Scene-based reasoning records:
** begin **

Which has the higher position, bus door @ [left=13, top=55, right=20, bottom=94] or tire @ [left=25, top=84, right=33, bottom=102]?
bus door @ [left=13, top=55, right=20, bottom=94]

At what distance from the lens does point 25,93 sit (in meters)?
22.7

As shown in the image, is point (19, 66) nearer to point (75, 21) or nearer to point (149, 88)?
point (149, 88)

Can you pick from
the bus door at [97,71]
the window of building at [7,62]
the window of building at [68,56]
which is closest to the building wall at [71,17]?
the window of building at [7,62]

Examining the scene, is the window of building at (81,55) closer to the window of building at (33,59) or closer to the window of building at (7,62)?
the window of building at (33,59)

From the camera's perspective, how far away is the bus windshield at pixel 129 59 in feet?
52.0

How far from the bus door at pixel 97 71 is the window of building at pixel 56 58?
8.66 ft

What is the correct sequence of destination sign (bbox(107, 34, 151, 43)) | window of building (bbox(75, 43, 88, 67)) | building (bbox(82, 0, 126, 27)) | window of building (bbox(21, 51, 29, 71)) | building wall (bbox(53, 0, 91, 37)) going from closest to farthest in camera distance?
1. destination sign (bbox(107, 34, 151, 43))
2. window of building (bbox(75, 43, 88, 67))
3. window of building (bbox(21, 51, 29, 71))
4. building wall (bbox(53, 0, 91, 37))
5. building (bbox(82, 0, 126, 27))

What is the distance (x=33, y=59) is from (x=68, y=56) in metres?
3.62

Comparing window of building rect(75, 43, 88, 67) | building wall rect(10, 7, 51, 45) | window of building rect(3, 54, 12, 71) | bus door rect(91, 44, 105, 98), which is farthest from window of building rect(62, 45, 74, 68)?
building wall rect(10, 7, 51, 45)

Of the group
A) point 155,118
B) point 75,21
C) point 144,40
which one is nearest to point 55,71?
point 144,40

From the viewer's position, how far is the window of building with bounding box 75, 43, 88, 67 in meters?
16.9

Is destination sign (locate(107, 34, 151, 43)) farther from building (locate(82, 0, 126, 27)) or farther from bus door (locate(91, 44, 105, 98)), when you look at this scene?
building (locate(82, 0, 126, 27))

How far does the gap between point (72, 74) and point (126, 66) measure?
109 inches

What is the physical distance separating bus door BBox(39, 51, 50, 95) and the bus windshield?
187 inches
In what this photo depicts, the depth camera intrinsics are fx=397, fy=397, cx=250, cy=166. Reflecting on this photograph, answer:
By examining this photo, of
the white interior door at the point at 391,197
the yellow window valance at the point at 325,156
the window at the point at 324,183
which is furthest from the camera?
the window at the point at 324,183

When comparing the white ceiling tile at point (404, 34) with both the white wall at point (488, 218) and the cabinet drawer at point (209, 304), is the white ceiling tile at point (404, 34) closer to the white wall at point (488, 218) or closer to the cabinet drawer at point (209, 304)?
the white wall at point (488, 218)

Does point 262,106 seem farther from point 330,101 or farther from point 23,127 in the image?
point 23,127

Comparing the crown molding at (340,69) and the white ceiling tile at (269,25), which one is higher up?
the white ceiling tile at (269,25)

** end **

▶ [BRIEF] Set all of the records down again, exactly as they stand.

▶ [REPLY]
Which has the higher position, bus door @ [left=13, top=55, right=20, bottom=94] or tire @ [left=25, top=84, right=33, bottom=102]?
bus door @ [left=13, top=55, right=20, bottom=94]

At what distance from the lens does point 25,93 sit (in meters)?
22.7

As shown in the image, is point (19, 66) nearer to point (75, 21) or nearer to point (149, 88)?
point (149, 88)

Can you pick from
the bus door at [97,71]
the window of building at [7,62]
the window of building at [68,56]
which is closest to the building wall at [71,17]?
the window of building at [7,62]

Examining the scene, is the window of building at (81,55) closer to the window of building at (33,59) or closer to the window of building at (7,62)?
the window of building at (33,59)

From the camera's perspective, how far away is the bus windshield at pixel 129 59 in feet?
52.0

How far from the bus door at pixel 97 71 is the window of building at pixel 56 58?
8.66 ft

What is the correct sequence of destination sign (bbox(107, 34, 151, 43)) | window of building (bbox(75, 43, 88, 67)) | building (bbox(82, 0, 126, 27)) | window of building (bbox(21, 51, 29, 71)) | building wall (bbox(53, 0, 91, 37)) going from closest to farthest in camera distance?
1. destination sign (bbox(107, 34, 151, 43))
2. window of building (bbox(75, 43, 88, 67))
3. window of building (bbox(21, 51, 29, 71))
4. building wall (bbox(53, 0, 91, 37))
5. building (bbox(82, 0, 126, 27))

What is the distance (x=33, y=59) is from (x=68, y=56) in metres?
3.62

Comparing window of building rect(75, 43, 88, 67) | building wall rect(10, 7, 51, 45) | window of building rect(3, 54, 12, 71) | bus door rect(91, 44, 105, 98), which is farthest from window of building rect(62, 45, 74, 68)?
building wall rect(10, 7, 51, 45)

Of the group
A) point 155,118
B) point 75,21
C) point 144,40
which one is nearest to point 55,71?
point 144,40

From the viewer's position, how far is the window of building with bounding box 75, 43, 88, 67 in meters?
16.9

Is destination sign (locate(107, 34, 151, 43)) farther from building (locate(82, 0, 126, 27)) or farther from bus door (locate(91, 44, 105, 98)), when you look at this scene?
building (locate(82, 0, 126, 27))

How far does the gap between point (72, 74) and point (126, 66) measure?
109 inches

What is the physical distance separating bus door BBox(39, 51, 50, 95) and the bus windshield?
187 inches
In what this photo depicts, the depth camera intrinsics are fx=397, fy=397, cx=250, cy=166. Reflecting on this photograph, answer:
By examining this photo, of
the white interior door at the point at 391,197
the yellow window valance at the point at 325,156
the window at the point at 324,183
which is furthest from the camera?
the window at the point at 324,183

When comparing the white ceiling tile at point (404, 34) with both the white wall at point (488, 218) and the cabinet drawer at point (209, 304), is the white ceiling tile at point (404, 34) closer to the white wall at point (488, 218) or closer to the cabinet drawer at point (209, 304)?
the white wall at point (488, 218)

Does point 262,106 seem farther from point 330,101 or farther from point 23,127 in the image?
point 23,127

Comparing the crown molding at (340,69) and the white ceiling tile at (269,25), which one is higher up?
the white ceiling tile at (269,25)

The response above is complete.